::: RECORDS TO PROCESS :::

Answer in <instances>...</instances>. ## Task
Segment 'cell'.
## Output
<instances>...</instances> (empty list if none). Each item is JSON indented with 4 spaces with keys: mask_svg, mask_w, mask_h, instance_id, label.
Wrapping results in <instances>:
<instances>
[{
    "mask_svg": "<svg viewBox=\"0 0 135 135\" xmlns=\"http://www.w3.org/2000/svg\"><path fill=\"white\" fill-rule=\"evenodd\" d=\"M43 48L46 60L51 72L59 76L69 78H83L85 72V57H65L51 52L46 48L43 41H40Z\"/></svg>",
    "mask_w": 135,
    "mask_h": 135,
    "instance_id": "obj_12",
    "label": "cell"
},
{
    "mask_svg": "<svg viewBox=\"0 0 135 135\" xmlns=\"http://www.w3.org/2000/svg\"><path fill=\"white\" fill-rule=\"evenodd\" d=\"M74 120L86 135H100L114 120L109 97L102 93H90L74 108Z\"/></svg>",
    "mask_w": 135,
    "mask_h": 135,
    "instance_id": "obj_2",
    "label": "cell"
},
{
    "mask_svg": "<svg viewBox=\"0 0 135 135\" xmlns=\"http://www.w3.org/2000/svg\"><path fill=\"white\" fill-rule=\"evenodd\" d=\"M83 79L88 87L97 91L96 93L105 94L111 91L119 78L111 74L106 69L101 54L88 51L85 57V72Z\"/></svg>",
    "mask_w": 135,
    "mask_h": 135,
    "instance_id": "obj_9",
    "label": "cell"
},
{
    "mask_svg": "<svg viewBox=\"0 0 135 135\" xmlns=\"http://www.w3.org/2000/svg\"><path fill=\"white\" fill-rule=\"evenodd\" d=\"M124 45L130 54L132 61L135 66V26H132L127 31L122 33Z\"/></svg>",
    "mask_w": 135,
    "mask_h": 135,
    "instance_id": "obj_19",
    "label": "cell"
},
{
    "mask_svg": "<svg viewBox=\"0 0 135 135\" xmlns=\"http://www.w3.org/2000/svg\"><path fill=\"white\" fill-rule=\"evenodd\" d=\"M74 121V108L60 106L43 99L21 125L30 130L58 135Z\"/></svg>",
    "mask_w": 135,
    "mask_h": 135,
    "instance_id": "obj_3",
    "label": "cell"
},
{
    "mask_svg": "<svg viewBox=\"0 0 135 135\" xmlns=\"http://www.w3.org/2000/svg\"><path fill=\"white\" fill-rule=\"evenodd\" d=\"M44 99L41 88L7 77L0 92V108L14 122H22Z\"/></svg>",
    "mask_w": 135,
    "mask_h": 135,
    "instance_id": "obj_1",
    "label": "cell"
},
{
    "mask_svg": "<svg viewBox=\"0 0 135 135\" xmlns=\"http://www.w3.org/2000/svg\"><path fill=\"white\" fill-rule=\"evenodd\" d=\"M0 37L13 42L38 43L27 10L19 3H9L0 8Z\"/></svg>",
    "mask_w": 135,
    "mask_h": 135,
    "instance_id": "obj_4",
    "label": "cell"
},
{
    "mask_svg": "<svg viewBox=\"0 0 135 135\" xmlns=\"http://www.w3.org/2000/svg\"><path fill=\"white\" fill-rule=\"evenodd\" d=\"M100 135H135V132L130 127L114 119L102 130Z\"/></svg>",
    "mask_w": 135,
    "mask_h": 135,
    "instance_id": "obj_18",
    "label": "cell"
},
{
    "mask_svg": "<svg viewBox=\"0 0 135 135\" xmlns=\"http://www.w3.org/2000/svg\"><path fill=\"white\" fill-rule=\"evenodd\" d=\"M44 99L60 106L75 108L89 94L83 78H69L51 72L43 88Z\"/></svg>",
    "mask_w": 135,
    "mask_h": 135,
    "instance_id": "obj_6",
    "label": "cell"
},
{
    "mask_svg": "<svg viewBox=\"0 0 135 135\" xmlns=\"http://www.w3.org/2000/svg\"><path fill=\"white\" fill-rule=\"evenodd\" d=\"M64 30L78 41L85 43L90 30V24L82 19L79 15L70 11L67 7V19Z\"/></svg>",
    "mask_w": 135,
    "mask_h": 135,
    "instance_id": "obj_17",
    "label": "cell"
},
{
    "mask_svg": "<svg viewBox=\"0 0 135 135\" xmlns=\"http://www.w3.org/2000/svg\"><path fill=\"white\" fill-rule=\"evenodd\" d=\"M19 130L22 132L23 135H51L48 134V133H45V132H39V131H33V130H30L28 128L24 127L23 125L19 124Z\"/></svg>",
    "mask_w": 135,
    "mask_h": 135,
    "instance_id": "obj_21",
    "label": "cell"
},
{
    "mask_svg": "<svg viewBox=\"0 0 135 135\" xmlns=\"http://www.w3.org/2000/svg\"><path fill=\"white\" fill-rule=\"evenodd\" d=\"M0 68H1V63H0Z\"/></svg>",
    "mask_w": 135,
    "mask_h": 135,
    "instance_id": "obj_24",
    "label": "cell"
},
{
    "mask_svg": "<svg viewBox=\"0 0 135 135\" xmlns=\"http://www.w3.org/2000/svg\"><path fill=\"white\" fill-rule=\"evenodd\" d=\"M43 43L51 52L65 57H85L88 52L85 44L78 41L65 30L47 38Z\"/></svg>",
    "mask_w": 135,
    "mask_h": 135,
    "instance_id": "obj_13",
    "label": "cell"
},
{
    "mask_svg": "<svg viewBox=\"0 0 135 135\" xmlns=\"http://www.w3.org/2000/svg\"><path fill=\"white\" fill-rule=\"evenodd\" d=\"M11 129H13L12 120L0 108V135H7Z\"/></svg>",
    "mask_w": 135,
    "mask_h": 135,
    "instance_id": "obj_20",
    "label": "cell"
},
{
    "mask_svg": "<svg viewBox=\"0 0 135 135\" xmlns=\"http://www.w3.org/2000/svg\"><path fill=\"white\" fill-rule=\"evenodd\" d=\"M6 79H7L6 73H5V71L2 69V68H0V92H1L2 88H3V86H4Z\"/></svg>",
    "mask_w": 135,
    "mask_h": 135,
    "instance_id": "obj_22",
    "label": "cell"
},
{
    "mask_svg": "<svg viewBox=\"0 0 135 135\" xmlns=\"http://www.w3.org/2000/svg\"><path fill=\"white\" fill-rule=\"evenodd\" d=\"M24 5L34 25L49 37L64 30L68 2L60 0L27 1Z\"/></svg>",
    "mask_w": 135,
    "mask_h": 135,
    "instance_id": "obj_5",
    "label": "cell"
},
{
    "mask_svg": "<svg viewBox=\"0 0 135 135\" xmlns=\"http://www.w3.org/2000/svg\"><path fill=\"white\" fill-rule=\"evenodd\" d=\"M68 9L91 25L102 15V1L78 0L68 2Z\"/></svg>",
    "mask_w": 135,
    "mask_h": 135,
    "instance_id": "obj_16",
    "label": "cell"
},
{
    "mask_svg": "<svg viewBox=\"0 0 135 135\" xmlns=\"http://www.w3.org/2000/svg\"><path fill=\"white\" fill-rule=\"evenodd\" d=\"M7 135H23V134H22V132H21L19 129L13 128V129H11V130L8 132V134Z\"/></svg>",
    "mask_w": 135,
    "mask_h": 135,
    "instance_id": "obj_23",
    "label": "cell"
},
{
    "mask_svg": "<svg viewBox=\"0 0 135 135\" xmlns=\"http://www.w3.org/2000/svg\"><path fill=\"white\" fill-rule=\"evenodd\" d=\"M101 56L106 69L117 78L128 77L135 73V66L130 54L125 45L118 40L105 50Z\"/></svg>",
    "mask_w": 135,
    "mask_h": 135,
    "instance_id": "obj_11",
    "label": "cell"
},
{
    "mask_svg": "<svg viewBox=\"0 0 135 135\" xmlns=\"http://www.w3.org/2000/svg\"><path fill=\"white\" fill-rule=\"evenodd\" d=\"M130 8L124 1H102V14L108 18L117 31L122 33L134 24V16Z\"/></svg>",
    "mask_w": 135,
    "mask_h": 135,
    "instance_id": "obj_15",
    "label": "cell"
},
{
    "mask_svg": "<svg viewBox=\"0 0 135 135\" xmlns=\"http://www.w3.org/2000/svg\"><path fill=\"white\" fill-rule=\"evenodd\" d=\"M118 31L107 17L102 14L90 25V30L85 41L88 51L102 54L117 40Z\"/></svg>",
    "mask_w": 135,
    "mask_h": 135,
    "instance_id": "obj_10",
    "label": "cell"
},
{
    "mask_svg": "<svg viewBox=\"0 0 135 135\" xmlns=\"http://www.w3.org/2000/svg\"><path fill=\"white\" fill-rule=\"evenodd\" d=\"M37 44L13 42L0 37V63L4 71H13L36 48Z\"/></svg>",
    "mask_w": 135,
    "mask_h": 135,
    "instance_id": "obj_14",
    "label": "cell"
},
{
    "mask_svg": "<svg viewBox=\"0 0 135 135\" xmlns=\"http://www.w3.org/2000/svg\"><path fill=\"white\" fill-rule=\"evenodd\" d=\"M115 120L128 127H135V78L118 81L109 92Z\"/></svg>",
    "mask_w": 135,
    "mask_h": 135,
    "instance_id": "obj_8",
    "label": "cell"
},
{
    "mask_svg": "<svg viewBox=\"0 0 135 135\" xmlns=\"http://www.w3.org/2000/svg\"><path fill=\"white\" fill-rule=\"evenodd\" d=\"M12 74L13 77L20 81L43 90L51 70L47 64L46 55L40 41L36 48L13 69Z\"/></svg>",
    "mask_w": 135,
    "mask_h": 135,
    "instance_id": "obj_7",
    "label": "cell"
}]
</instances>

:::

◆ AIM OF THE EXERCISE:
Copy the records verbatim from their first line through the line containing "120L86 135H100L114 120L109", with both of those lines included.

◆ OUTPUT:
Answer in <instances>...</instances>. ## Task
Segment 'cell'.
## Output
<instances>...</instances> (empty list if none). Each item is JSON indented with 4 spaces with keys: mask_svg, mask_w, mask_h, instance_id, label.
Wrapping results in <instances>:
<instances>
[{
    "mask_svg": "<svg viewBox=\"0 0 135 135\" xmlns=\"http://www.w3.org/2000/svg\"><path fill=\"white\" fill-rule=\"evenodd\" d=\"M43 48L46 60L51 72L59 76L69 78H83L85 72V57H65L51 52L46 48L43 41H40Z\"/></svg>",
    "mask_w": 135,
    "mask_h": 135,
    "instance_id": "obj_12",
    "label": "cell"
},
{
    "mask_svg": "<svg viewBox=\"0 0 135 135\" xmlns=\"http://www.w3.org/2000/svg\"><path fill=\"white\" fill-rule=\"evenodd\" d=\"M74 120L86 135H100L114 120L109 97L102 93H90L74 108Z\"/></svg>",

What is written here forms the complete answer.